- Problem -
Please retype all of the data below, word for word.
----------
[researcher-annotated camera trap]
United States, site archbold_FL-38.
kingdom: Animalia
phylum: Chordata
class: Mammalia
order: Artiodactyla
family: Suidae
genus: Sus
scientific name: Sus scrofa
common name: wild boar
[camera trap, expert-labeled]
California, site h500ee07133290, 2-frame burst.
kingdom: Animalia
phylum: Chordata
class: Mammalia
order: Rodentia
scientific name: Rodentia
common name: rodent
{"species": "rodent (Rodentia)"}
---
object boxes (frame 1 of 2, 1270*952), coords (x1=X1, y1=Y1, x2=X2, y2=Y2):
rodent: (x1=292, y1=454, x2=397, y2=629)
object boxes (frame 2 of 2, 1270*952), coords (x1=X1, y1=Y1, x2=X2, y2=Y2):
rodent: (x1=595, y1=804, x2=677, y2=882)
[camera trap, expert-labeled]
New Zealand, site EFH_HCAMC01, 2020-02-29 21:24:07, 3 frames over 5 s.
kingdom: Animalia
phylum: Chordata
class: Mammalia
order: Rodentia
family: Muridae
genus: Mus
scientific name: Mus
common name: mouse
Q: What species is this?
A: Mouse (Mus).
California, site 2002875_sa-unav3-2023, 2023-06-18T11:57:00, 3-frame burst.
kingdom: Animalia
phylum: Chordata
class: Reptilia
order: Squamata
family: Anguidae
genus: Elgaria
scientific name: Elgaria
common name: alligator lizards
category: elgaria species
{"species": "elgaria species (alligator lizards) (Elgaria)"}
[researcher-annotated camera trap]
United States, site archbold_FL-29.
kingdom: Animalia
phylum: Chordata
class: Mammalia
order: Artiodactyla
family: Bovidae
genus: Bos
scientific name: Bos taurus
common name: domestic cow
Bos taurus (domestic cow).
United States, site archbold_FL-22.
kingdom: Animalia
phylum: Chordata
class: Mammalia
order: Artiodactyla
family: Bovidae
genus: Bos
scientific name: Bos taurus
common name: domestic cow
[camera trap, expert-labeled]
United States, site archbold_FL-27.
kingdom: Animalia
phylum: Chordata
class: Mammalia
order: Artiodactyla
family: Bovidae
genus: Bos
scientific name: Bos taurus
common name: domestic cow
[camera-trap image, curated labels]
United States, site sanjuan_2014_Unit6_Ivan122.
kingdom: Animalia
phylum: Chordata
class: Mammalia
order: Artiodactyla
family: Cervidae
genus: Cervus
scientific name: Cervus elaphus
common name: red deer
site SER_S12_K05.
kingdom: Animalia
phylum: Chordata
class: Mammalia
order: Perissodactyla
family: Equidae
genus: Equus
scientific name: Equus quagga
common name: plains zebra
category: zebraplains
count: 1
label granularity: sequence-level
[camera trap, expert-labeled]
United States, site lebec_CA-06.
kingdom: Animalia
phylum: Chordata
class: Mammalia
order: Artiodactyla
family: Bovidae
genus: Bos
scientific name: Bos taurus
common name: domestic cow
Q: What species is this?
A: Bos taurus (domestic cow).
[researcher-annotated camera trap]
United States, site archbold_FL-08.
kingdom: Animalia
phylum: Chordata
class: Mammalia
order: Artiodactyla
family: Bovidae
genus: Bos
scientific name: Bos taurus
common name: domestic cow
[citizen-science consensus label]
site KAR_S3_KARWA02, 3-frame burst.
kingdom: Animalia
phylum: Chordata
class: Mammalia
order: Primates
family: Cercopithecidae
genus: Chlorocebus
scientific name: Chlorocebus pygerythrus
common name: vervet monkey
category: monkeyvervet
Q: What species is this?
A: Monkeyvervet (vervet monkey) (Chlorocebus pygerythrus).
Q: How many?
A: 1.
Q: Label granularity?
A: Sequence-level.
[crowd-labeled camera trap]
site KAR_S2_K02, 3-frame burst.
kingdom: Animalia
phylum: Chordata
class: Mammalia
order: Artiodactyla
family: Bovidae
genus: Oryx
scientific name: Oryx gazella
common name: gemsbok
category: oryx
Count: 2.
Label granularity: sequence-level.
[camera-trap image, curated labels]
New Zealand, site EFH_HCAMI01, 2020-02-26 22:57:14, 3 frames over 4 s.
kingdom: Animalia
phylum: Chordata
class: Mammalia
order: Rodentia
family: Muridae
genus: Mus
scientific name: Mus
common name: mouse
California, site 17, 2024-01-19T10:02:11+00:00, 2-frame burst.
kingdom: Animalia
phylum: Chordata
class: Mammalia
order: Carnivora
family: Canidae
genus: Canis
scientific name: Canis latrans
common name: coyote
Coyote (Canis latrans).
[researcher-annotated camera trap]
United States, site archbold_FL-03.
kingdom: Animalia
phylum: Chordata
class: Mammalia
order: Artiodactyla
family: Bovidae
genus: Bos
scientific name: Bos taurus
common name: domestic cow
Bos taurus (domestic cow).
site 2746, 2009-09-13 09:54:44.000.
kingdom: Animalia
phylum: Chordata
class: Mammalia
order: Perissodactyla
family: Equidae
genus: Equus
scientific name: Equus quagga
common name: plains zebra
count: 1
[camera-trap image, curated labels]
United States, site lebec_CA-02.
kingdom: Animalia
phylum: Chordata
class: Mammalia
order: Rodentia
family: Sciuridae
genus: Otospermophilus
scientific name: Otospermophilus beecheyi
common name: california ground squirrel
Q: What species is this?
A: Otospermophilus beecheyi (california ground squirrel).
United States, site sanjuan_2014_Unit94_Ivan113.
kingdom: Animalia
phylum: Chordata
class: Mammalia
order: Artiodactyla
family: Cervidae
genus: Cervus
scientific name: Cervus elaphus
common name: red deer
----------
- Completed exercise -
[researcher-annotated camera trap]
United States, site archbold_FL-38.
kingdom: Animalia
phylum: Chordata
class: Mammalia
order: Artiodactyla
family: Suidae
genus: Sus
scientific name: Sus scrofa
common name: wild boar
[camera trap, expert-labeled]
California, site h500ee07133290, 2-frame burst.
kingdom: Animalia
phylum: Chordata
class: Mammalia
order: Rodentia
scientific name: Rodentia
common name: rodent
{"species": "rodent (Rodentia)"}
---
object boxes (frame 1 of 2, 1270*952), coords (x1=X1, y1=Y1, x2=X2, y2=Y2):
rodent: (x1=292, y1=454, x2=397, y2=629)
object boxes (frame 2 of 2, 1270*952), coords (x1=X1, y1=Y1, x2=X2, y2=Y2):
rodent: (x1=595, y1=804, x2=677, y2=882)
[camera trap, expert-labeled]
New Zealand, site EFH_HCAMC01, 2020-02-29 21:24:07, 3 frames over 5 s.
kingdom: Animalia
phylum: Chordata
class: Mammalia
order: Rodentia
family: Muridae
genus: Mus
scientific name: Mus
common name: mouse
Q: What species is this?
A: Mouse (Mus).
California, site 2002875_sa-unav3-2023, 2023-06-18T11:57:00, 3-frame burst.
kingdom: Animalia
phylum: Chordata
class: Reptilia
order: Squamata
family: Anguidae
genus: Elgaria
scientific name: Elgaria
common name: alligator lizards
category: elgaria species
{"species": "elgaria species (alligator lizards) (Elgaria)"}
[researcher-annotated camera trap]
United States, site archbold_FL-29.
kingdom: Animalia
phylum: Chordata
class: Mammalia
order: Artiodactyla
family: Bovidae
genus: Bos
scientific name: Bos taurus
common name: domestic cow
Bos taurus (domestic cow).
United States, site archbold_FL-22.
kingdom: Animalia
phylum: Chordata
class: Mammalia
order: Artiodactyla
family: Bovidae
genus: Bos
scientific name: Bos taurus
common name: domestic cow
[camera trap, expert-labeled]
United States, site archbold_FL-27.
kingdom: Animalia
phylum: Chordata
class: Mammalia
order: Artiodactyla
family: Bovidae
genus: Bos
scientific name: Bos taurus
common name: domestic cow
[camera-trap image, curated labels]
United States, site sanjuan_2014_Unit6_Ivan122.
kingdom: Animalia
phylum: Chordata
class: Mammalia
order: Artiodactyla
family: Cervidae
genus: Cervus
scientific name: Cervus elaphus
common name: red deer
site SER_S12_K05.
kingdom: Animalia
phylum: Chordata
class: Mammalia
order: Perissodactyla
family: Equidae
genus: Equus
scientific name: Equus quagga
common name: plains zebra
category: zebraplains
count: 1
label granularity: sequence-level
[camera trap, expert-labeled]
United States, site lebec_CA-06.
kingdom: Animalia
phylum: Chordata
class: Mammalia
order: Artiodactyla
family: Bovidae
genus: Bos
scientific name: Bos taurus
common name: domestic cow
Q: What species is this?
A: Bos taurus (domestic cow).
[researcher-annotated camera trap]
United States, site archbold_FL-08.
kingdom: Animalia
phylum: Chordata
class: Mammalia
order: Artiodactyla
family: Bovidae
genus: Bos
scientific name: Bos taurus
common name: domestic cow
[citizen-science consensus label]
site KAR_S3_KARWA02, 3-frame burst.
kingdom: Animalia
phylum: Chordata
class: Mammalia
order: Primates
family: Cercopithecidae
genus: Chlorocebus
scientific name: Chlorocebus pygerythrus
common name: vervet monkey
category: monkeyvervet
Q: What species is this?
A: Monkeyvervet (vervet monkey) (Chlorocebus pygerythrus).
Q: How many?
A: 1.
Q: Label granularity?
A: Sequence-level.
[crowd-labeled camera trap]
site KAR_S2_K02, 3-frame burst.
kingdom: Animalia
phylum: Chordata
class: Mammalia
order: Artiodactyla
family: Bovidae
genus: Oryx
scientific name: Oryx gazella
common name: gemsbok
category: oryx
Count: 2.
Label granularity: sequence-level.
[camera-trap image, curated labels]
New Zealand, site EFH_HCAMI01, 2020-02-26 22:57:14, 3 frames over 4 s.
kingdom: Animalia
phylum: Chordata
class: Mammalia
order: Rodentia
family: Muridae
genus: Mus
scientific name: Mus
common name: mouse
California, site 17, 2024-01-19T10:02:11+00:00, 2-frame burst.
kingdom: Animalia
phylum: Chordata
class: Mammalia
order: Carnivora
family: Canidae
genus: Canis
scientific name: Canis latrans
common name: coyote
Coyote (Canis latrans).
[researcher-annotated camera trap]
United States, site archbold_FL-03.
kingdom: Animalia
phylum: Chordata
class: Mammalia
order: Artiodactyla
family: Bovidae
genus: Bos
scientific name: Bos taurus
common name: domestic cow
Bos taurus (domestic cow).
site 2746, 2009-09-13 09:54:44.000.
kingdom: Animalia
phylum: Chordata
class: Mammalia
order: Perissodactyla
family: Equidae
genus: Equus
scientific name: Equus quagga
common name: plains zebra
count: 1
[camera-trap image, curated labels]
United States, site lebec_CA-02.
kingdom: Animalia
phylum: Chordata
class: Mammalia
order: Rodentia
family: Sciuridae
genus: Otospermophilus
scientific name: Otospermophilus beecheyi
common name: california ground squirrel
Q: What species is this?
A: Otospermophilus beecheyi (california ground squirrel).
United States, site sanjuan_2014_Unit94_Ivan113.
kingdom: Animalia
phylum: Chordata
class: Mammalia
order: Artiodactyla
family: Cervidae
genus: Cervus
scientific name: Cervus elaphus
common name: red deer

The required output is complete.